Rewrite all of the following items with every instance of "camera" changed to "viewpoint", leaving everything else as it is.
# Start of RECORD LIST
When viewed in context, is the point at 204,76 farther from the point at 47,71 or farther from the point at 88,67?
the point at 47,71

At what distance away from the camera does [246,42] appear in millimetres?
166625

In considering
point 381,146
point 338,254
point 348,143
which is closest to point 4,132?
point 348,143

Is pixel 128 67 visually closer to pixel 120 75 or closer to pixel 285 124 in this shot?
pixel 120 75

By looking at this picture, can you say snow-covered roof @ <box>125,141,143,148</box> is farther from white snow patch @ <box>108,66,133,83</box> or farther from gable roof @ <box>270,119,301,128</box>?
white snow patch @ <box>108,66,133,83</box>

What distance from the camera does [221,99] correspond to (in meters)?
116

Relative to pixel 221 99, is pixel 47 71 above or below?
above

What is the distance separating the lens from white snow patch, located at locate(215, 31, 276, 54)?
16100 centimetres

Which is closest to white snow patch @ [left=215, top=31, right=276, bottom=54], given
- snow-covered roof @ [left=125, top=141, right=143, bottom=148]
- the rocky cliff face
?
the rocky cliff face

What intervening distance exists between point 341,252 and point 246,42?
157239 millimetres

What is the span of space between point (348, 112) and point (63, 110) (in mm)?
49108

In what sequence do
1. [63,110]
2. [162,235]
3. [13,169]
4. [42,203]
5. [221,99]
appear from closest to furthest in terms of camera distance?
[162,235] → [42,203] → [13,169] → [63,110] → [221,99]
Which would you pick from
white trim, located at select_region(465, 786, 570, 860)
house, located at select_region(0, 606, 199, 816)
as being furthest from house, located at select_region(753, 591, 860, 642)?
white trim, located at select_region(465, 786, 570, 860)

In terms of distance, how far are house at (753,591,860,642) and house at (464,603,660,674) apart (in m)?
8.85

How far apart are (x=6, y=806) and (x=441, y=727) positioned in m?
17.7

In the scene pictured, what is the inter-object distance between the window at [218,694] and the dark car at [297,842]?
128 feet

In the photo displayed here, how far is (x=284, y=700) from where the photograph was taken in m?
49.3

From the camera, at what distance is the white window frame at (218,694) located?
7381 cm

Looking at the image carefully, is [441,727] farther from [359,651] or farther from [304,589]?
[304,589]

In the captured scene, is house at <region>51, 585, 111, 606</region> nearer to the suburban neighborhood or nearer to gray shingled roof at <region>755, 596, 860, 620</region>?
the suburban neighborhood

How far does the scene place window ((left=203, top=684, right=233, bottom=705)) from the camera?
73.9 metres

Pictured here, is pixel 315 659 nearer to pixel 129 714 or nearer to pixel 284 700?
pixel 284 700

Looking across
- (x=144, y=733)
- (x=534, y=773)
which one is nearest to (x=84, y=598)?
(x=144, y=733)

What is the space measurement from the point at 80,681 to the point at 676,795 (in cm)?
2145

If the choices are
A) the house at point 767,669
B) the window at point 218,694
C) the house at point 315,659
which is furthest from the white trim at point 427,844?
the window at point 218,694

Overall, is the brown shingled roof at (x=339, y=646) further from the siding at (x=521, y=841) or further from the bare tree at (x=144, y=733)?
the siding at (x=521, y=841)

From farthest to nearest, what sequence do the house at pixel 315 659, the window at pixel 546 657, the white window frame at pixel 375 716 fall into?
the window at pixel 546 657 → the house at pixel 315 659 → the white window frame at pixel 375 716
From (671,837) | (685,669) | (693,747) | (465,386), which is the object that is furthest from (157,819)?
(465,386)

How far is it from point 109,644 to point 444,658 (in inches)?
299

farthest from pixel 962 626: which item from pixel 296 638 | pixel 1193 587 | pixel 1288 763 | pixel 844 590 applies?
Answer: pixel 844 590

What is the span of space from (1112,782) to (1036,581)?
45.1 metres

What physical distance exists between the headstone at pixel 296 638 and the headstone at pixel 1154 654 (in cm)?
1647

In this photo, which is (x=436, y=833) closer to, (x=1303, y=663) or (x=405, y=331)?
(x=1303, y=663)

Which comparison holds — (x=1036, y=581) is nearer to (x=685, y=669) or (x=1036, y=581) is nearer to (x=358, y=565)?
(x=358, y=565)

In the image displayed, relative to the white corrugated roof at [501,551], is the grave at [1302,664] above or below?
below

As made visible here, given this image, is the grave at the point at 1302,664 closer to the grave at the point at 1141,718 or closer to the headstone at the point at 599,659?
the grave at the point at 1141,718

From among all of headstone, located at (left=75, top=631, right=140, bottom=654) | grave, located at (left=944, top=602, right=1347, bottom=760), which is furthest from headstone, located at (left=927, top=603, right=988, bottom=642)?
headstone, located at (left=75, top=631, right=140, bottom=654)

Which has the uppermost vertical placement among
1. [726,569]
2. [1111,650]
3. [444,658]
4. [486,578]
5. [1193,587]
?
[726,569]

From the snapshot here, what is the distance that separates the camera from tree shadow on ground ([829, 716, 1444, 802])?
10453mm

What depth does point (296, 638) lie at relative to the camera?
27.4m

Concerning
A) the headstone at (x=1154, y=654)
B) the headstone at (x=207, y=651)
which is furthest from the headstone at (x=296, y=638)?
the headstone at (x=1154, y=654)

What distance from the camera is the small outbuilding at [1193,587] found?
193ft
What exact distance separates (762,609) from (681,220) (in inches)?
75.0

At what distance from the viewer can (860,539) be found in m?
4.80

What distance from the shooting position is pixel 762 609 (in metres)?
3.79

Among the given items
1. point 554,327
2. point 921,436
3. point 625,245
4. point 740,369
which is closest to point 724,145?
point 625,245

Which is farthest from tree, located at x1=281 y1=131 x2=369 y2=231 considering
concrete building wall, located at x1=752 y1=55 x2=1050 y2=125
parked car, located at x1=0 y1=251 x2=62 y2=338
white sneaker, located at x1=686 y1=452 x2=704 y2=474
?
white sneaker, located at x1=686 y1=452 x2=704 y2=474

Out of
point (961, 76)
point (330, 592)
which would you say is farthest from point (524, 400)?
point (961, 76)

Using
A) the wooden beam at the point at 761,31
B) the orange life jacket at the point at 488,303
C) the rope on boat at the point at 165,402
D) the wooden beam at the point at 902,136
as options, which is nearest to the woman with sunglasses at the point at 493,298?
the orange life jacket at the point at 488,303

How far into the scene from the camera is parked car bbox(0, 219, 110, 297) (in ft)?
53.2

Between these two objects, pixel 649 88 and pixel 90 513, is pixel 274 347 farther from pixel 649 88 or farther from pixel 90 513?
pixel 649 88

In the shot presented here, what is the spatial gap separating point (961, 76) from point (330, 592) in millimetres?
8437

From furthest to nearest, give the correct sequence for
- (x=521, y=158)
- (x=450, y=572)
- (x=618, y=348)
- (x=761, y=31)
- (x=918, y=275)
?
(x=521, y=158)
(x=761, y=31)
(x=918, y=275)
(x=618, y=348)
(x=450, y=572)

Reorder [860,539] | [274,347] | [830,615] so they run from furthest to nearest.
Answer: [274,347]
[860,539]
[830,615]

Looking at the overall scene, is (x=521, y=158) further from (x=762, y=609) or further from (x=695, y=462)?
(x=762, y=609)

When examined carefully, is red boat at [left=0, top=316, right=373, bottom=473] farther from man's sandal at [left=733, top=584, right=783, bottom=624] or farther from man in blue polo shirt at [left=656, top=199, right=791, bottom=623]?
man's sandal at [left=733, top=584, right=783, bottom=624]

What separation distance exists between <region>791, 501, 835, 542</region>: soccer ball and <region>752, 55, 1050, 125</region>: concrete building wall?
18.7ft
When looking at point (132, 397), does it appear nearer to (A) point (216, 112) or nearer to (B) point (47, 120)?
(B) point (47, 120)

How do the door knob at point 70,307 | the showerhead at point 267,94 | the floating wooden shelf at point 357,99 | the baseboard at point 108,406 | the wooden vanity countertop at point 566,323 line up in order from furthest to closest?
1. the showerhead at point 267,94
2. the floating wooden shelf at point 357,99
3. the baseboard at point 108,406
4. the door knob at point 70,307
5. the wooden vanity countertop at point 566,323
# End of RECORD LIST
**THE RESPONSE**
When viewed in context, is the point at 204,76 farther from the point at 47,71 or farther from the point at 88,67?
the point at 47,71

At what distance away from the viewpoint does [246,42] appear in millimetres?
166625

In considering
point 381,146
point 338,254
point 348,143
which is closest to point 4,132?
point 348,143

Is pixel 128 67 visually closer to pixel 120 75 or closer to pixel 285 124 in this shot?
pixel 120 75

By looking at this picture, can you say snow-covered roof @ <box>125,141,143,148</box> is farther from white snow patch @ <box>108,66,133,83</box> or farther from gable roof @ <box>270,119,301,128</box>?
white snow patch @ <box>108,66,133,83</box>

What distance from the viewpoint does [221,99] correspond to (in meters)?
116

Relative to pixel 221 99, is pixel 47 71 above or below?
above

What is the distance separating the lens from white snow patch, located at locate(215, 31, 276, 54)?
16100 centimetres

Which is closest to white snow patch @ [left=215, top=31, right=276, bottom=54], given
- snow-covered roof @ [left=125, top=141, right=143, bottom=148]
- the rocky cliff face
?
the rocky cliff face

What intervening distance exists between point 341,252 and point 246,42?
157239 millimetres

What is the span of space between point (348, 112) and point (63, 110) (in mm)?
49108

In what sequence do
1. [63,110]
2. [162,235]
3. [13,169]
4. [42,203]
5. [221,99]
appear from closest to furthest in terms of viewpoint distance?
[162,235] → [42,203] → [13,169] → [63,110] → [221,99]
Which would you pick from
white trim, located at select_region(465, 786, 570, 860)
house, located at select_region(0, 606, 199, 816)
as being furthest from house, located at select_region(753, 591, 860, 642)?
white trim, located at select_region(465, 786, 570, 860)

In terms of distance, how far are house at (753,591,860,642) and house at (464,603,660,674) apart (in m)?
8.85

How far apart are (x=6, y=806) and (x=441, y=727) positioned in m?
17.7

In the scene pictured, what is the inter-object distance between the window at [218,694] and the dark car at [297,842]?
128 feet

In the photo displayed here, how far is (x=284, y=700) from where the photograph was taken in m?
49.3

From the viewpoint, at what distance is the white window frame at (218,694) located?
7381 cm

Looking at the image carefully, is [441,727] farther from [359,651] or farther from [304,589]?
[304,589]

In the captured scene, is house at <region>51, 585, 111, 606</region> nearer to the suburban neighborhood or nearer to gray shingled roof at <region>755, 596, 860, 620</region>?
the suburban neighborhood

How far does the scene place window ((left=203, top=684, right=233, bottom=705)) from the viewpoint?
73.9 metres

Pictured here, is pixel 315 659 nearer to pixel 129 714 or nearer to pixel 284 700?
pixel 284 700

Looking across
- (x=144, y=733)
- (x=534, y=773)
which one is nearest to (x=84, y=598)?
(x=144, y=733)

What is the space measurement from the point at 80,681 to the point at 676,795 (in cm)?
2145

If the choices are
A) the house at point 767,669
B) the window at point 218,694
C) the house at point 315,659
which is furthest from the white trim at point 427,844?
the window at point 218,694

Overall, is the brown shingled roof at (x=339, y=646) further from the siding at (x=521, y=841) or further from the bare tree at (x=144, y=733)?
the siding at (x=521, y=841)

From farthest to nearest, what sequence do the house at pixel 315 659, the window at pixel 546 657, the white window frame at pixel 375 716 fall into?
the window at pixel 546 657 → the house at pixel 315 659 → the white window frame at pixel 375 716
From (671,837) | (685,669) | (693,747) | (465,386), which is the object that is furthest from (157,819)?
(465,386)

How far is it from point 109,644 to point 444,658 (in inches)?
299

farthest from pixel 962 626: which item from pixel 296 638 | pixel 1193 587 | pixel 1288 763 | pixel 844 590 applies?
Answer: pixel 844 590

What is the span of space from (1112,782) to (1036,581)?
45.1 metres

What physical distance exists between the headstone at pixel 296 638 and the headstone at pixel 1154 654 (in cm)?
1647

In this photo, which is (x=436, y=833) closer to, (x=1303, y=663) or (x=405, y=331)?
(x=1303, y=663)

Which comparison holds — (x=1036, y=581) is nearer to (x=685, y=669) or (x=1036, y=581) is nearer to (x=358, y=565)?
(x=358, y=565)

In the image displayed, relative to the white corrugated roof at [501,551], is the grave at [1302,664] above or below?
below

As made visible here, given this image, is the grave at the point at 1302,664 closer to the grave at the point at 1141,718 or closer to the headstone at the point at 599,659?
the grave at the point at 1141,718

From among all of headstone, located at (left=75, top=631, right=140, bottom=654) | grave, located at (left=944, top=602, right=1347, bottom=760), which is furthest from headstone, located at (left=927, top=603, right=988, bottom=642)?
headstone, located at (left=75, top=631, right=140, bottom=654)

Which has the uppermost vertical placement among
1. [726,569]
2. [1111,650]
3. [444,658]
4. [486,578]
5. [1193,587]
?
[726,569]

From the snapshot here, what is the distance that separates the viewpoint from tree shadow on ground ([829, 716, 1444, 802])?
10453mm

What depth does point (296, 638) lie at relative to the viewpoint?
27.4m

Concerning
A) the headstone at (x=1154, y=654)
B) the headstone at (x=207, y=651)
which is furthest from the headstone at (x=296, y=638)?
the headstone at (x=1154, y=654)

What distance from the viewpoint is the small outbuilding at [1193,587] found?
193ft
What exact distance separates (762,609) from (681,220) (in inches)?
75.0

At what distance from the viewer can (860,539) be found in m?
4.80

What distance from the shooting position is pixel 762 609 (in metres)?
3.79

Among the given items
1. point 554,327
2. point 921,436
3. point 625,245
4. point 740,369
which is closest to point 724,145?
point 625,245

Which is farthest from tree, located at x1=281 y1=131 x2=369 y2=231 considering
concrete building wall, located at x1=752 y1=55 x2=1050 y2=125
parked car, located at x1=0 y1=251 x2=62 y2=338
white sneaker, located at x1=686 y1=452 x2=704 y2=474
?
white sneaker, located at x1=686 y1=452 x2=704 y2=474

Out of
point (961, 76)
point (330, 592)
which would you say is farthest from point (524, 400)?
point (961, 76)

Using
A) the wooden beam at the point at 761,31
B) the orange life jacket at the point at 488,303
C) the rope on boat at the point at 165,402
D) the wooden beam at the point at 902,136
as options, which is nearest to the woman with sunglasses at the point at 493,298?
the orange life jacket at the point at 488,303

How far into the scene from the viewpoint is parked car bbox(0, 219, 110, 297) (in ft)?
53.2

Between these two objects, pixel 649 88 and pixel 90 513, is pixel 274 347 farther from pixel 649 88 or farther from pixel 90 513?
pixel 649 88

In the shot presented here, what is the spatial gap separating point (961, 76) from point (330, 592) in millimetres?
8437

From furthest to nearest, give the correct sequence for
- (x=521, y=158)
- (x=450, y=572)
- (x=618, y=348)
- (x=761, y=31)
- (x=918, y=275)
?
(x=521, y=158)
(x=761, y=31)
(x=918, y=275)
(x=618, y=348)
(x=450, y=572)

Reorder [860,539] | [274,347] | [830,615] so they run from furthest to nearest.
Answer: [274,347]
[860,539]
[830,615]

Looking at the overall scene, is (x=521, y=158) further from (x=762, y=609) or further from (x=695, y=462)?
(x=762, y=609)

When examined carefully, is red boat at [left=0, top=316, right=373, bottom=473] farther from man's sandal at [left=733, top=584, right=783, bottom=624] or farther from man in blue polo shirt at [left=656, top=199, right=791, bottom=623]?
man's sandal at [left=733, top=584, right=783, bottom=624]

What separation distance exists between <region>791, 501, 835, 542</region>: soccer ball and <region>752, 55, 1050, 125</region>: concrete building wall?
18.7ft
When looking at point (132, 397), does it appear nearer to (A) point (216, 112) or nearer to (B) point (47, 120)?
(B) point (47, 120)

How do the door knob at point 70,307 | the showerhead at point 267,94 | the floating wooden shelf at point 357,99 | the baseboard at point 108,406 | the wooden vanity countertop at point 566,323 line up in order from furthest to closest?
1. the showerhead at point 267,94
2. the floating wooden shelf at point 357,99
3. the baseboard at point 108,406
4. the door knob at point 70,307
5. the wooden vanity countertop at point 566,323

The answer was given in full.